▶ [REQUIRED ACTION] Once you reach the line containing "[camera-trap image, curated labels]" in the data below, restate each line word for word up to and including the one containing "common name: domestic cow".

(Dataset entries)
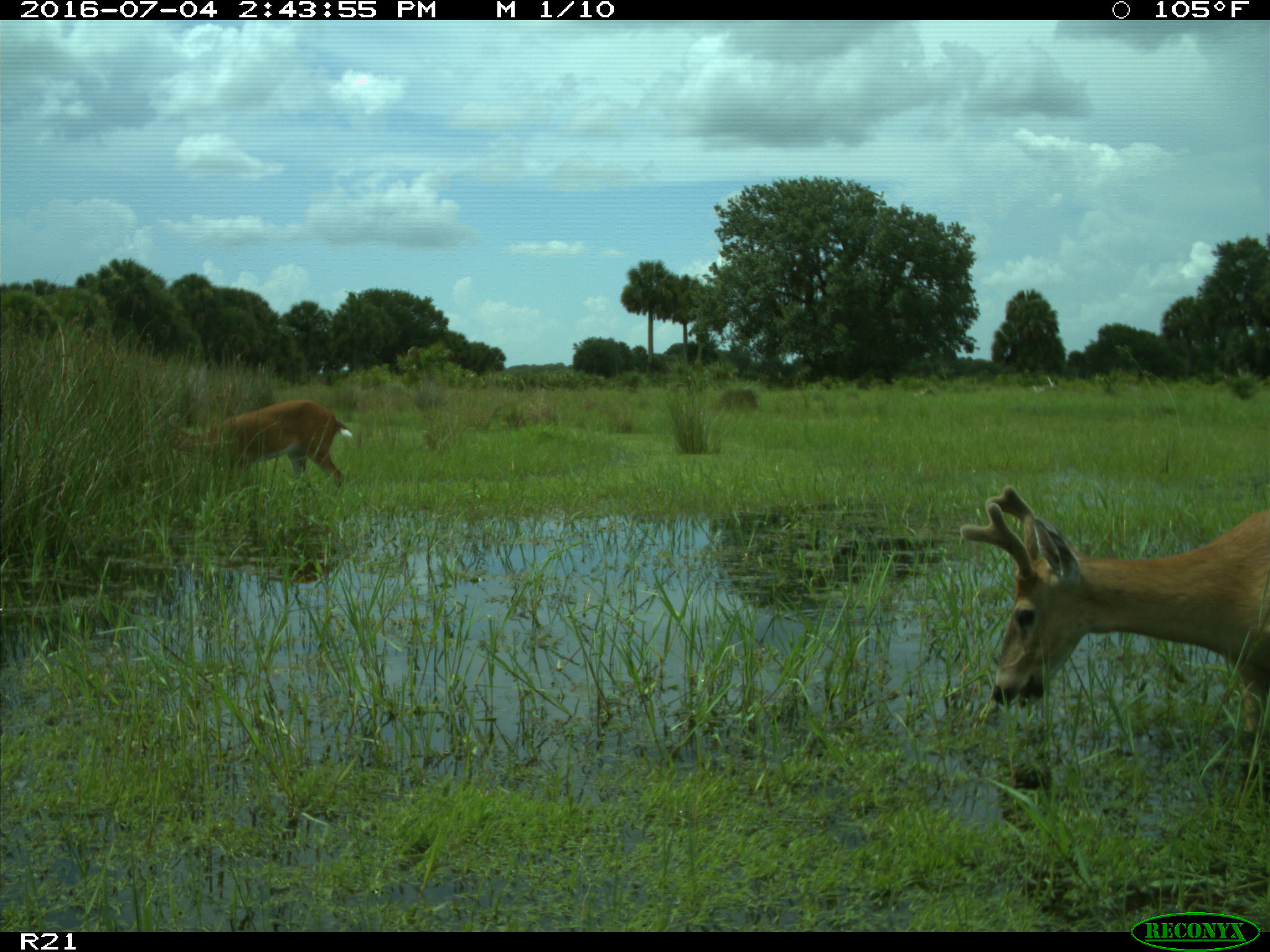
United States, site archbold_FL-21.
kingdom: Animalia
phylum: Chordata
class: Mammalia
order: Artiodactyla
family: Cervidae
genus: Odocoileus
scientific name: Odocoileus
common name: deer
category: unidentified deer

==

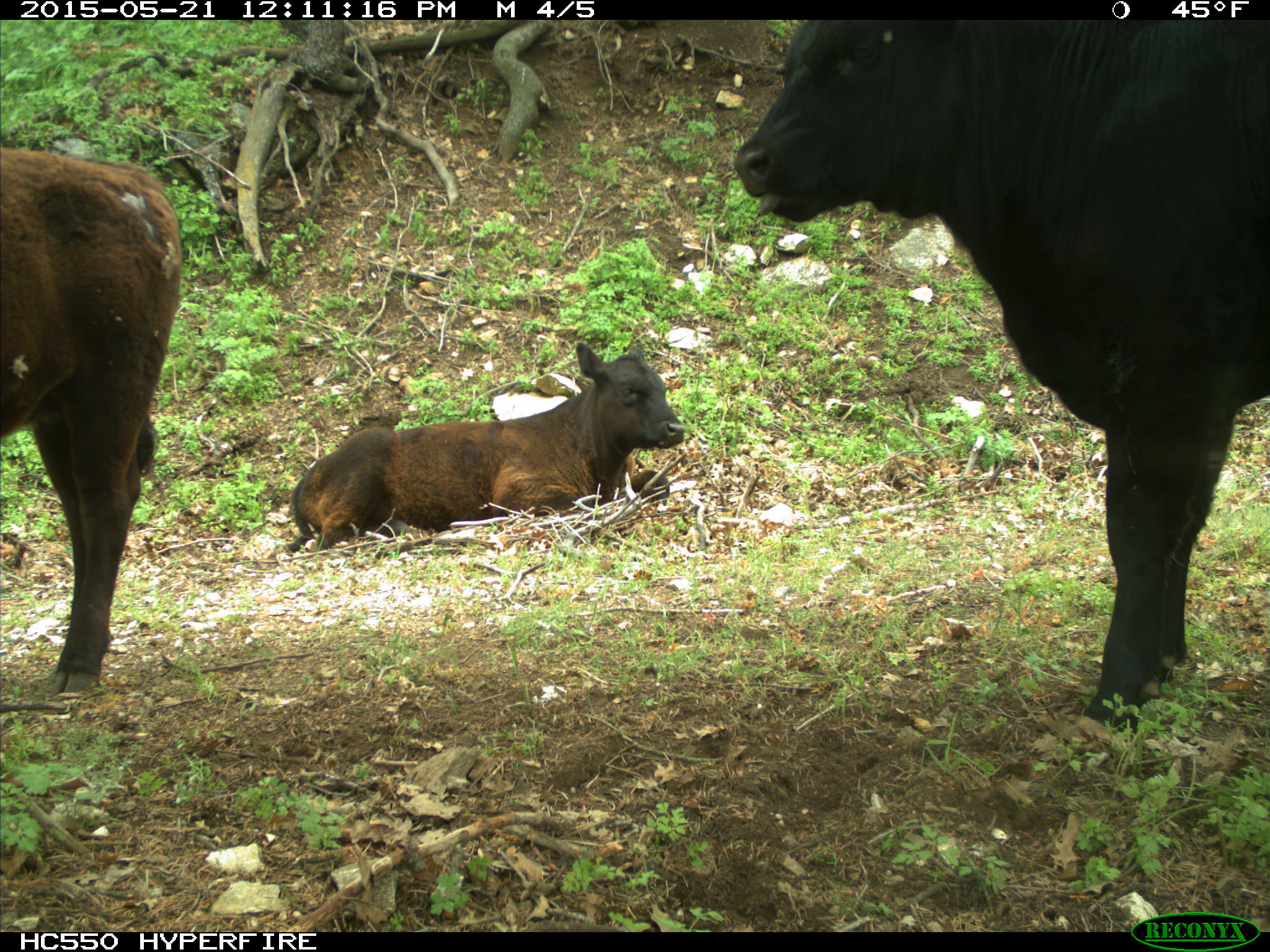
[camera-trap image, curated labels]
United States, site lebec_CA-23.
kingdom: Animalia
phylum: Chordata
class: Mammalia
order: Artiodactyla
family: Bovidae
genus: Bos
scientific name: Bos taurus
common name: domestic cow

▶ [RESPONSE TO THIS TASK]
[camera-trap image, curated labels]
United States, site lebec_CA-23.
kingdom: Animalia
phylum: Chordata
class: Mammalia
order: Artiodactyla
family: Bovidae
genus: Bos
scientific name: Bos taurus
common name: domestic cow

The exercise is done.